At the beginning of the month, Lamborghini concluded the Miura's year-long 50th birthday anniversary celebrations by taking an SV version to Lora del Rio at the bull breeding farm run by the Miura family from where the supercar received its name. During its 600-km trip from the company's Museum at Sant'Agata Bolognese in Italy to Andalusia, the yellow beauty was escorted by an array of three lively colored Huracans and another three Aventadors also finished in bright colors, with two of them being the flagship SV.
Founded no less than 175 years ago, the bull breeding farm run by the Miura family is one of the oldest in Spain and at the same time it's considered as being the most highly reputed "ganaderías" (livestock) in the country. Nowadays, the farm is operated by Eduardo and Antonio Miura, the sons of Don Eduardo with whom Ferruccio Lamborghini met with back in 1966 when the Miura came out.
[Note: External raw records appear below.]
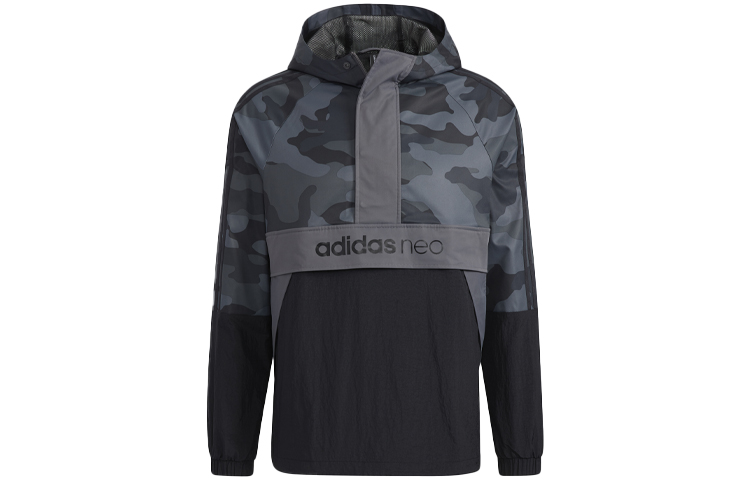 adidas M Ard Wb Camouflage Half-Zip Hoodie Jacket Grey HG9053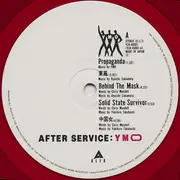 Double LP - Yellow Magic Orchestra - After Service - Gatefold / Red Vinyl / OBI
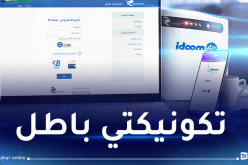 “ما بقالكمش رصيد”.. اتصالات الجزائر تُعطيكم الحل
The Miura P400 Spinto Veloce featured here represents the pinnacle of the model's range and was an evolution of the S version. Introduced in 1971, the range-topping SV came with an uprated V12 4.0-liter engine developing 385 horsepower and 400 Newton-meters of torque and had ventilated discs as standard. A self-blocking ZF differential was offered as optional equipment, while the engine oil and the gearbox oil were separated beginning with late 1971.
Compared to the S, the SV had 13-cm wider rear wheel arches and fatter Pirelli tires, which prompted Lamborghini to update the suspension and widen the rear track. Another change over the S was the removal of the so-called "eyelashes," the grills around headlights. In addition, Lamborghini fiddled with the front air intakes and updated the interior with standard air conditioning as well as real leather upholstery (rather than the leather-like vinyl of previous Miuras).
At the time of its launch, the Miura SV was the fastest production car in the world and it remained in production for around 18 months. During this interval, Lamborghini made just 150 units before retiring the model to make way for the Countach.